Le Fire Phone d’Amazon, téléphone d’un genre nouveau, est officiellement disponible ce 24 juillet aux Etats-Unis.

Il ne s’agit pas ici d’un simple lancement de terminal, mais la tête d’un pont d’une stratégie bien définie, qui illustre la tendance lourde qu’est la « multicanalité » ou plutôt « l’omnicanalité » dans la mesure où sous l’influence du digital, tous les  canaux sont aujourd’hui utilisés par les consommateurs, parfois simultanément, parfois en ordre dispersé, mais toujours avec le même niveau d’exigence, comme nous l’évoquions le mois dernier.

Le mobile en particulier, avec la généralisation des smart phones, induit l’exigence ATAWAD (Any Time, Any Where Any Device, bref il faut être utilisable partout, à tout moment, sur tous les terminaux possibles).

C’est la prise en compte aussi du consommateur SOLOMO (Social Local Mobile), qui souhaitera bénéficier d’une information locale et agir avec son environnement direct, et pouvoir partager ce qu’il ressent, où qu’il soit.

Pour l’accompagner, le Fire Phone d’Amazon est une sorte d’assistant de vie mobile, mais aussi et surtout un outil d’aide au shopping… Il pousse la logique du « showrooming » au maximum, et facilite l’achat d’impulsion : avec son application de reconnaissance de produit qui permet d’accéder directement au site Amazon pour acheter le produit (et de comparer les prix, consulter les avis des consommateurs… tout ce que permet la puissance du web 2.0), il exploite à fond les potentialités du mobile dans une logique d’e-commerce qui ne laisserait aux magasins qu’ un rôle d’exposition / démonstration.

Toutes les fonctionnalités sont présentées dans le spot de présentation d’Amazon ci-dessous (en anglais)

et ce petit film (en français) permet de faire le tour du sujet .

Mais le firephone suscite le débat et le scepticisme : si sa fonctionnalité de « shazam universel » et son interface 3D en font un objet désirable, son prix (environ 600 $, ramenés à 200 $ sous forme subventionnée si abonnement à un opérateur) et le timing (le téléphone lui-même n’est pas aujourd’hui en soi complètement révolutionnaire) sont peut-être des freins à son acceptation par le grand public.

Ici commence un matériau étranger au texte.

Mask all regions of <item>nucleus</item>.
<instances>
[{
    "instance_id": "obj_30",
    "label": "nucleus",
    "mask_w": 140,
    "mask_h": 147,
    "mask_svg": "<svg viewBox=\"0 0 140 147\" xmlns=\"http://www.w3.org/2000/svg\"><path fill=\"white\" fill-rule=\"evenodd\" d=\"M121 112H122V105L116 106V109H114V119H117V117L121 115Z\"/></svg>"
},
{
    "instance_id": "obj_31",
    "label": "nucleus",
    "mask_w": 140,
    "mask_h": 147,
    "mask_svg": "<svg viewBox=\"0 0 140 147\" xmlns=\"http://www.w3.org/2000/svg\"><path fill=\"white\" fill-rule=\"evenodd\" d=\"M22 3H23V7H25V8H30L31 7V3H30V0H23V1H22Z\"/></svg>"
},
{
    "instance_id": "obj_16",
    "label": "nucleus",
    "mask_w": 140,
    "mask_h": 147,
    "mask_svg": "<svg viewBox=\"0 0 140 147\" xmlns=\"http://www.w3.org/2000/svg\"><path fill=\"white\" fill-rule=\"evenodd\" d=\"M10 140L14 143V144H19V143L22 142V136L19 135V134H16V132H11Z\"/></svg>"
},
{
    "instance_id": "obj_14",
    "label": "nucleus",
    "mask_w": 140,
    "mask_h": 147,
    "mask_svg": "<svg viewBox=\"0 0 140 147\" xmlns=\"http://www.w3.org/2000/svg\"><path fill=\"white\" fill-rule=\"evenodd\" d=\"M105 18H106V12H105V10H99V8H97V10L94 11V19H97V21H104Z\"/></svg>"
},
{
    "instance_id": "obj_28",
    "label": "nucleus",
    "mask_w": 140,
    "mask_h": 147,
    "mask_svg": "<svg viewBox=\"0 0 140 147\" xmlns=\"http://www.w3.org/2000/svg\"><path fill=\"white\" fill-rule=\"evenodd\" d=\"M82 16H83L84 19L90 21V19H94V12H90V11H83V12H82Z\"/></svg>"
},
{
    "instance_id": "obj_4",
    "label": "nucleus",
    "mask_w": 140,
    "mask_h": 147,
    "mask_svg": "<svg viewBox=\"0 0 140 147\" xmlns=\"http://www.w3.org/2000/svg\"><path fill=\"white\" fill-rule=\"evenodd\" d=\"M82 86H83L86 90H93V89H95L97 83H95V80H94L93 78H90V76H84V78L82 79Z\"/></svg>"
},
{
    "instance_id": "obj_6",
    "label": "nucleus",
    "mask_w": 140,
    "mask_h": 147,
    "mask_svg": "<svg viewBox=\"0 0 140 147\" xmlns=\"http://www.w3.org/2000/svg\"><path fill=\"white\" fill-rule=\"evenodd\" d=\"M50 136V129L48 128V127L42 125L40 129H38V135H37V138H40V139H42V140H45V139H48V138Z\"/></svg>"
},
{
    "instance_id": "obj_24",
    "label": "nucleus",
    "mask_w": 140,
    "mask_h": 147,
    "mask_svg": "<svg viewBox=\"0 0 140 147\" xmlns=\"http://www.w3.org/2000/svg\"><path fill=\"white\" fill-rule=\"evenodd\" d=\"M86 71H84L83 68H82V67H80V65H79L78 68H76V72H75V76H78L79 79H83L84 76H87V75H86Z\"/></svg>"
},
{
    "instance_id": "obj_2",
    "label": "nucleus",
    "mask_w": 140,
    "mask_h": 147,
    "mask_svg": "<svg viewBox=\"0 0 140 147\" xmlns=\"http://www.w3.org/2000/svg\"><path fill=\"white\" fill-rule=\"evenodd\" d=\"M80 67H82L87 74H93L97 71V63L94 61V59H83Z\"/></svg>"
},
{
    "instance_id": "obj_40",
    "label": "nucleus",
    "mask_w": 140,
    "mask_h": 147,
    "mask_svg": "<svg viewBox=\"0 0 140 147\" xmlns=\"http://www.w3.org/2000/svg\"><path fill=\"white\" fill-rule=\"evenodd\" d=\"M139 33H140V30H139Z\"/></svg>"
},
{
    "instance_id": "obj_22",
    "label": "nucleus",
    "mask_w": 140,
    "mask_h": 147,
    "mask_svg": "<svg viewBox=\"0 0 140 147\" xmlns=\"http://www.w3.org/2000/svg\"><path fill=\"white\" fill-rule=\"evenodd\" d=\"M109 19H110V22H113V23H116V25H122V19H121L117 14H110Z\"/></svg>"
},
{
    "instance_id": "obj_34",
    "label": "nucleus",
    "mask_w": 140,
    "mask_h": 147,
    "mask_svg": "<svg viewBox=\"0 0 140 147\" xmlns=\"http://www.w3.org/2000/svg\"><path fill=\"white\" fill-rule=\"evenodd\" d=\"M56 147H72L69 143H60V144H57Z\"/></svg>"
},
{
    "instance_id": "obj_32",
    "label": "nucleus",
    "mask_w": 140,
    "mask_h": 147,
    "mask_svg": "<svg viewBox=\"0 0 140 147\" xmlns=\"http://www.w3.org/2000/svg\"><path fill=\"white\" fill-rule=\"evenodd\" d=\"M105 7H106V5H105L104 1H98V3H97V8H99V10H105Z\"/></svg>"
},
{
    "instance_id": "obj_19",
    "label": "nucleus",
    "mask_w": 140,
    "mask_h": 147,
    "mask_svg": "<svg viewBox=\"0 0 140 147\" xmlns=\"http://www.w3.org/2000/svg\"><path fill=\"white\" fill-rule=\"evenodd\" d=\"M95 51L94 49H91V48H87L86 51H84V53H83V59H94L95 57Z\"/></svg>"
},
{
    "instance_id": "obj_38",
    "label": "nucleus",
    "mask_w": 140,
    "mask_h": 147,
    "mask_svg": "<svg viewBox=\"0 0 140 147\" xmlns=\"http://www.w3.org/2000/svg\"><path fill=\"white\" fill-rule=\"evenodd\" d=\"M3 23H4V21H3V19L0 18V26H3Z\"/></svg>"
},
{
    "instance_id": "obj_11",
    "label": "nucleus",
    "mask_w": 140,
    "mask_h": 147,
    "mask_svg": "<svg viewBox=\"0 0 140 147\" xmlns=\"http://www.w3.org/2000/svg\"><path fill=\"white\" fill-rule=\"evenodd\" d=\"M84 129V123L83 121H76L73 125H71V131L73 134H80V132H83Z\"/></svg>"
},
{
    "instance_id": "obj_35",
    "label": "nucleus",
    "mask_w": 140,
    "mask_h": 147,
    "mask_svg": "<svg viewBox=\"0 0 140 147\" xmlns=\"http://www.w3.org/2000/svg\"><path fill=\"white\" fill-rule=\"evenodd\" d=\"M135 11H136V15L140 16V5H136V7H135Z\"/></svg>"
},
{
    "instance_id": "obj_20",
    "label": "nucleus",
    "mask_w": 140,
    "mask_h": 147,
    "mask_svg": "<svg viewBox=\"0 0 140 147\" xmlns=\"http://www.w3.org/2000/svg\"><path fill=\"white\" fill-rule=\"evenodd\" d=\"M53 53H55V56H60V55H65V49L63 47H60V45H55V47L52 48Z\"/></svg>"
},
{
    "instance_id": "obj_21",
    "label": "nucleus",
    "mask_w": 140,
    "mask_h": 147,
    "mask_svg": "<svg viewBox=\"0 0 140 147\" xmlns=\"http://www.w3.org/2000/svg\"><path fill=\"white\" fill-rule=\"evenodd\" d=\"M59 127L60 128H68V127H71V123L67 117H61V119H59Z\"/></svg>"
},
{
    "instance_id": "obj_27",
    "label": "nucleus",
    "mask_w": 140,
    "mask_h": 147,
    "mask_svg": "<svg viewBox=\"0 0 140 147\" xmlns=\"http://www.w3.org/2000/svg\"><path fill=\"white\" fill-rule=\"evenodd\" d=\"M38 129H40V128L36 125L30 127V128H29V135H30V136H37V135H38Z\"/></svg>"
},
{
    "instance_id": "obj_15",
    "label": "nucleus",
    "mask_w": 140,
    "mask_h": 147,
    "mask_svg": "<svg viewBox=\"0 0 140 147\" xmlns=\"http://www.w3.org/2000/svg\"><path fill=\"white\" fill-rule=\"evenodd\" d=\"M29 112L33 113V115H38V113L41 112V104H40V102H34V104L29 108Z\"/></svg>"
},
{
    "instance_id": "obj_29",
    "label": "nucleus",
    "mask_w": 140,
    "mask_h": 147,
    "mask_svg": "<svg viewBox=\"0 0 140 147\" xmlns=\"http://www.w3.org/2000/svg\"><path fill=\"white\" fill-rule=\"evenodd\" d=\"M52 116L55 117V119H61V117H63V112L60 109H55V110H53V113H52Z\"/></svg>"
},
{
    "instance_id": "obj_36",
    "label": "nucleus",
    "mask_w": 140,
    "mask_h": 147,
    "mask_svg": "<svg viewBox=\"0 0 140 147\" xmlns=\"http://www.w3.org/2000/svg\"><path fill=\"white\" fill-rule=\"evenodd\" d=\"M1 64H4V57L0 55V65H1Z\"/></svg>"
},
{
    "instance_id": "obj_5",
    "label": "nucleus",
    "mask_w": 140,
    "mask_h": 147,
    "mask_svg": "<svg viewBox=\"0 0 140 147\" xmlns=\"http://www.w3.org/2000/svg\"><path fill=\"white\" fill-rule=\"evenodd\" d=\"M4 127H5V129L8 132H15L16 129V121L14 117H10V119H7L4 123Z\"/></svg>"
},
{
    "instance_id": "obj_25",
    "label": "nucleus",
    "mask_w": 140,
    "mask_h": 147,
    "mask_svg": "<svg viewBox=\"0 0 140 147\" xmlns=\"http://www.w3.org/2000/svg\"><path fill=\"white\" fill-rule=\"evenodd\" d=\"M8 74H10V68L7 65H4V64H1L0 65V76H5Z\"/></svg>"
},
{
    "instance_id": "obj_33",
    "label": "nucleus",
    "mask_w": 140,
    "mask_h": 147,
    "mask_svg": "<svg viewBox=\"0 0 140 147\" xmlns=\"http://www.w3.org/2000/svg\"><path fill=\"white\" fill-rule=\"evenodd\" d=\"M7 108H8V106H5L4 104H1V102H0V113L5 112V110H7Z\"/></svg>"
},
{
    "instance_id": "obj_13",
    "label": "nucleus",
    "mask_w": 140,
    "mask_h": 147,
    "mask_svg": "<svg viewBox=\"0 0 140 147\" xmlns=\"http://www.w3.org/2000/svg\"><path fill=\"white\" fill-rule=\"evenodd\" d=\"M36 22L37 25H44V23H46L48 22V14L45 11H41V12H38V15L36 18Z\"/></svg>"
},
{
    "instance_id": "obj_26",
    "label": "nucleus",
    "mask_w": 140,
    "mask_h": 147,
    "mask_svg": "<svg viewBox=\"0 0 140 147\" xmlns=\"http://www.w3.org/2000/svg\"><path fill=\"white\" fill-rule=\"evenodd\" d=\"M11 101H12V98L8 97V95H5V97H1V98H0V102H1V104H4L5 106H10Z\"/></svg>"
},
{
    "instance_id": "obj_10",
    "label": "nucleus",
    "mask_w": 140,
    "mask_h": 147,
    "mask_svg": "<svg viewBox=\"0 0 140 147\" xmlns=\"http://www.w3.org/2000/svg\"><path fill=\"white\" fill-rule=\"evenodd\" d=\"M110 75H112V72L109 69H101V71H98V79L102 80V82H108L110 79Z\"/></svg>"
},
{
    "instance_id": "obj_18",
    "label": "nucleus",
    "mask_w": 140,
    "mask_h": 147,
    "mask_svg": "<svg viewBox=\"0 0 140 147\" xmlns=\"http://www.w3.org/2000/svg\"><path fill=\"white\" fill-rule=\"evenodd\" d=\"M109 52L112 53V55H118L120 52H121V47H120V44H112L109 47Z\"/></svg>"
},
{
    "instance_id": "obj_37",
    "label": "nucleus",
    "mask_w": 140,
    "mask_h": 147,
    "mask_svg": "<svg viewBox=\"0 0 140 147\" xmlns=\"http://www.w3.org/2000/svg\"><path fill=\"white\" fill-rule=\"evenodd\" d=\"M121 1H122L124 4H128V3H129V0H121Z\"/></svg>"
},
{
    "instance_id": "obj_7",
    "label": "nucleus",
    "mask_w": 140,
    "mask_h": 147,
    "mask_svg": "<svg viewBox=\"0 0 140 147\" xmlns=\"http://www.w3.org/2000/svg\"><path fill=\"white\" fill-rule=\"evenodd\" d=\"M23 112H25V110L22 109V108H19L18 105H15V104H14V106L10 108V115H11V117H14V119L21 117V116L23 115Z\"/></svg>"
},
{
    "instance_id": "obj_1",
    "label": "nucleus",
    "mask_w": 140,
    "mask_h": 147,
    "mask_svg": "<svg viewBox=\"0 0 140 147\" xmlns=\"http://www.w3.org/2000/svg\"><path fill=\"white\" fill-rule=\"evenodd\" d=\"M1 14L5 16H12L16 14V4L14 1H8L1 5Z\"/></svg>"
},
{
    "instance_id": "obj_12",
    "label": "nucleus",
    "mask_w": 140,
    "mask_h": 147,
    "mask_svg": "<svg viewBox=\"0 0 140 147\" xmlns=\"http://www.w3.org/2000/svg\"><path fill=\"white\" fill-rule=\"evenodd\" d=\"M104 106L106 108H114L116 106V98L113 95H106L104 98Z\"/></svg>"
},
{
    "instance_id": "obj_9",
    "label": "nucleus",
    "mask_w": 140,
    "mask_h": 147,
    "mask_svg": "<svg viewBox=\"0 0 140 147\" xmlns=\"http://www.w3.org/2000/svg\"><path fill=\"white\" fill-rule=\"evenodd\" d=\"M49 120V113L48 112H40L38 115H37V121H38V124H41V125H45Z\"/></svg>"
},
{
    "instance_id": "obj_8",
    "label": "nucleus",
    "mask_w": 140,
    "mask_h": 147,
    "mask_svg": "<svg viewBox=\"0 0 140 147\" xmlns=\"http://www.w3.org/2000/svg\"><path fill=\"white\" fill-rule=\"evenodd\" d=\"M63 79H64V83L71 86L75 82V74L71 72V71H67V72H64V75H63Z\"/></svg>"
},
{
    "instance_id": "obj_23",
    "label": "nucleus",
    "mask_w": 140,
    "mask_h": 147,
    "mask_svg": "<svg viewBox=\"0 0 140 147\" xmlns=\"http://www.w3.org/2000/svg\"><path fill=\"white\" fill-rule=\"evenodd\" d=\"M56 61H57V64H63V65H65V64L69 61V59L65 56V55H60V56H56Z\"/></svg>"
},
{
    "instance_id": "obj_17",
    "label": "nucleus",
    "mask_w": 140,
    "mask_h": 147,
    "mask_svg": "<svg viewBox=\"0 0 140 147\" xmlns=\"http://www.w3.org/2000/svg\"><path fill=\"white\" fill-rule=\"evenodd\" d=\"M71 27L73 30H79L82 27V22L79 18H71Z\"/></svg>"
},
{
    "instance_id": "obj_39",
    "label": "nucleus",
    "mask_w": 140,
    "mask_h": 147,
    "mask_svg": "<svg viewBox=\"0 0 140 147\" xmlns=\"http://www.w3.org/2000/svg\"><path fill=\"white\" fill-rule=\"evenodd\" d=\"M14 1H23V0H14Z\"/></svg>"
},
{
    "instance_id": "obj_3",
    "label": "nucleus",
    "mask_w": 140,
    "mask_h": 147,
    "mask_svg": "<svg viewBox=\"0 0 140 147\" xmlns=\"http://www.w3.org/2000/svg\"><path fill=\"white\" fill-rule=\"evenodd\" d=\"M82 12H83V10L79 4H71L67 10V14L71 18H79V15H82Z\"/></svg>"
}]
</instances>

Ces doutes persisteront peut-être… jusqu’à ce qu’il soit offert (au vu des enjeux pour Amazon) ou tout simplement si l’application de reconnaissance universelle intégrée à la plateforme de shopping d’Amazon (FIREFLY) est rendue disponible sur les autres terminaux.

Les distributeurs, de leur côté, peuvent craindre un déséquilibre : c’est le magasin physique qui va susciter l’intérêt et le désir d’un produit, mais ce sera Amazon qui encaissera les bénéfices au final. La digitalisation des magasins, toujours plus connectés, pourrait devenir nécessaire pour maîtriser l’ensemble de la chaîne, et ne pas laisser le géant américain collecter sur le web toutes les promesses faites sur le point de vente.